OTTAWA — The federal government has reluctantly given green lights to both Ontario and New Brunswick to use their own carbon-pricing systems for big industrial emitters, rather than have a federal program imposed on them.

The decisions come on the eve of a Supreme Court of Canada hearing that will decide if Ottawa has the jurisdiction to set a national standard for carbon pricing and impose federal programs on any provinces that don’t comply.

Environment Minister Jonathan Wilkinson wrote to his counterparts in both New Brunswick and Ontario to acknowledge their proposals to tax greenhouse gas emissions from heavy industry meet the federal rules in theory but will not have the same impact on climate change.

“The system that you have designed is significantly weaker than the federal backstop, and it will result in fewer emissions reductions,” Wilkinson wrote to Ontario Environment Minister Jeff Yurek.


A similar letter was sent to New Brunswick Environment Minister Jeff Carr.

Wilkinson’s department has not yet provided the analyses showing the differences between the federal and provincial programs.
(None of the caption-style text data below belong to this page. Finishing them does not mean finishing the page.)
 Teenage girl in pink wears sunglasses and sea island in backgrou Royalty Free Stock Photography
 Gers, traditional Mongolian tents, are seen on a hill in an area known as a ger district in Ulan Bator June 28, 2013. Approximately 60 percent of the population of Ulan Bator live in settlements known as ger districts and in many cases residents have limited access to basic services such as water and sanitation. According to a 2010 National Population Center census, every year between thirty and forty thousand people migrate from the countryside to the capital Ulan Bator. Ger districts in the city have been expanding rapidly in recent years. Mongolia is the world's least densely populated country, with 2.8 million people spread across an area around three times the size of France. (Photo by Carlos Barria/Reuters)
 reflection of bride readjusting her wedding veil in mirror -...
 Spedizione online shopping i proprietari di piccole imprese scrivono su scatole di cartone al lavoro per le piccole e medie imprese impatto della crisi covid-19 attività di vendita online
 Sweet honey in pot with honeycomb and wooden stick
The federal government requires any industrial facility that produces more than 50,000 tonnes of greenhouse-gas emissions a year to be part of the big industrial emitters system, and pay the carbon tax on a portion of its emissions.

That price is currently $30 a tonne and goes up $10 in each of the next two years until it hits $50 in 2022. Ottawa intends to review the program after 2022 and is indicating that it will be tightening the rules for big emitters at that point because provinces have found loopholes that allow them to meet the federal benchmarks without cutting the same amount of emissions.
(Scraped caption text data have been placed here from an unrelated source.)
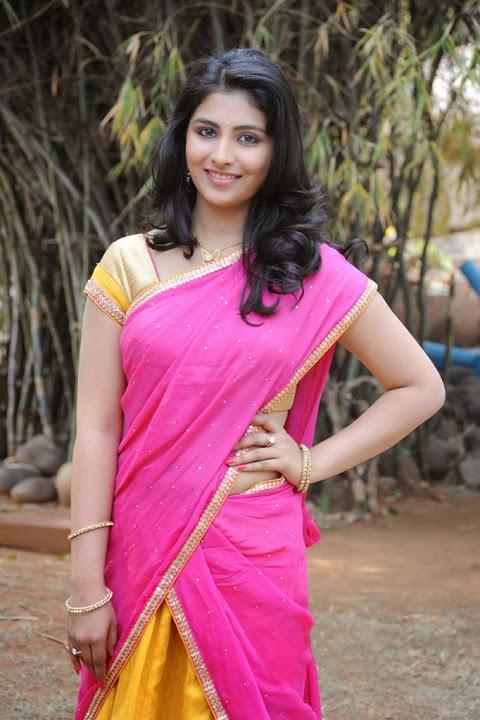 Kruthika jayakumar pink half saree smile pose gallery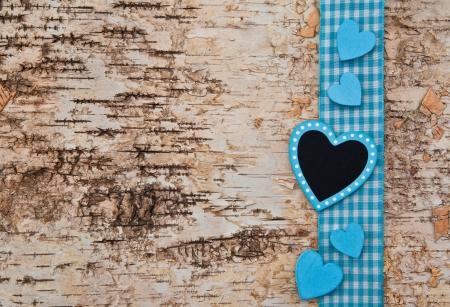 Houten achtergrond met blauw geruit lint en harten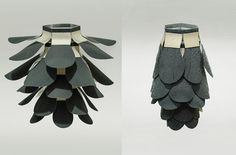 A biomimetic copy of a pine cone by Chao Chen, an industrial design student. It has been created by using a bi-layered laminate that react to water just like a pine cone. It is dry in its natural state (left) and closes when wet. There are endless practical uses for this nature inspired low impact technology
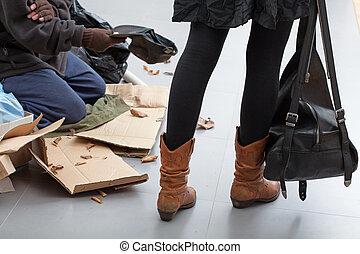Beggar on a crowded street - Beggar sitting on a crowded...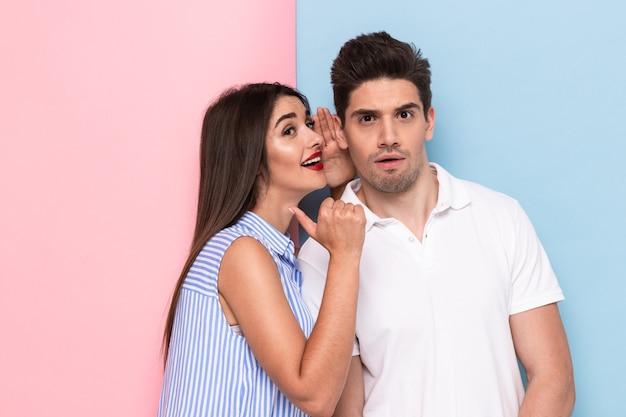 Ritratto di donna castana che bisbiglia pettegolezzi segreti o interessanti all'uomo eccitato nel suo orecchio, isolato sopra la parete colorata Foto Premium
Ontario’s system, for example, phases in the strictness for emissions and is using a credit system the federal government says weakens the overall result because some companies won’t have to do much to curb their emissions for quite some time.

Wilkinson asks Yurek and Carr to work with Ottawa to beef up their programs, saying while COVID-19 is the main priority for all governments, climate change is a crisis that will not be going away.

Yurek said in a written statement that the province is phasing in the limits but that nobody will get a free pass.

“It is a more tailored program for Ontario’s environment and economy because it helps us achieve emission reductions from big polluters and achieve our share of Canada’s 2030 emissions reduction target without driving away business and job creators,” he said.

Ottawa has a separate carbon tax that is paid by individuals and businesses with less than 50,000 tonnes of emissions a year. The price is the same, but is charged on purchases of fuel, such as gasoline or natural gas, based on the emissions produced when that fuel is burned for energy.

At the current $30 a tonne, the carbon tax adds a little more than six cents to the cost of a litre of gasoline, and almost six cents per cubic metre of natural gas.

The fuel tax is currently applied in Alberta, Saskatchewan, Manitoba and Ontario, and the big industrial system after today will apply fully only in Manitoba and Prince Edward Island. In Saskatchewan, the federal system applies only to natural-gas pipelines and electricity generators, which are not subject to that province’s carbon price for industry but are supposed to be under the federal rules.

The Supreme Court begins two days of hearings Sept. 22 to decide whether Ottawa had the jurisdiction under the Constitution, to impose a national carbon price the way it did.